START QUOTED PASSAGE
On March 10, under the dim, multicolored lights, the faces of dancers, young and old, were doused with sweat and exhaustion. Back stage, Mike stood alongside Mariann, waiting to see how much NUDM raised. In the front row among the dancers, Tom stood with his fiancé. He had not known when the DM co-chairs and the finance committee members were set to reveal the amount raised. “Fix You” by Coldplay echoed in the background, painting the portrait of an anticipatory moment – the grand reveal. As the co-chairs lauded the dancers and everyone involved, Tom’s heart raced. One by one, the committee members approached the purple backdrop and revealed the numbers that would, in time, like the hostess of Jeopardy, seal their beneficiaries’ fate. The last six digits came first.
2, 3, 6, 4, 1, 2.
Then, on the final panel, three numbers were revealed.
1. 2. 1.
The crowd’s roar could be heard from Louis Hall. NUDM raised a total of $1,214,632 this year, the most money raised in in its 39-year history. The Danny Did foundation received a check for $741,394.10, the most money raised for a single beneficiary and the largest gift the foundation had ever received.
END QUOTED PASSAGE
START INFORMATION
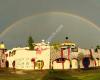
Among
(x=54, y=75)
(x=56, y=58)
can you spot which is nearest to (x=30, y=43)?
(x=56, y=58)

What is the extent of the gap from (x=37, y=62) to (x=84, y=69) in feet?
65.2

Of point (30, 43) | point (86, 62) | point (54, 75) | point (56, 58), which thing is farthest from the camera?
point (30, 43)

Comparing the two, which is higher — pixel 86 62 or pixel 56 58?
pixel 56 58

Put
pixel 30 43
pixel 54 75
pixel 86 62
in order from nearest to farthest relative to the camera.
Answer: pixel 54 75
pixel 86 62
pixel 30 43

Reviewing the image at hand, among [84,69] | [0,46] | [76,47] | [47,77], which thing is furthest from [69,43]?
[47,77]

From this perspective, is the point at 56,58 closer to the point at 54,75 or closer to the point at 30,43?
the point at 30,43

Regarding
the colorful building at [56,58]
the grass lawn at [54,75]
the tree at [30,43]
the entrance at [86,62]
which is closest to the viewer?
the grass lawn at [54,75]

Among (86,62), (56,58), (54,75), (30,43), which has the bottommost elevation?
(54,75)

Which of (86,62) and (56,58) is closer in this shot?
(56,58)

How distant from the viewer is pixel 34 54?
131 meters

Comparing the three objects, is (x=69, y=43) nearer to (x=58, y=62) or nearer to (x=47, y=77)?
(x=58, y=62)

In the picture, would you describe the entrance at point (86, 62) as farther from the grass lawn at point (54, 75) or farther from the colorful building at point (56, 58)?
the grass lawn at point (54, 75)

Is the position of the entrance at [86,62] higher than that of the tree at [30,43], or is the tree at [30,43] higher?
the tree at [30,43]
END INFORMATION
ACTIVITY 1: From the dance marathon account, give again the part that opens with the words containing "The crowd’s roar" and closes with "had ever received.", substituting "cheer" for "roar".
ACTIVITY 2: According to the dance marathon account, how much did the Danny Did foundation receive?

YOUR RESPONSE 1:
The crowd’s cheer could be heard from Louis Hall. NUDM raised a total of $1,214,632 this year, the most money raised in in its 39-year history. The Danny Did foundation received a check for $741,394.10, the most money raised for a single beneficiary and the largest gift the foundation had ever received.

YOUR RESPONSE 2: A check for $741,394.10.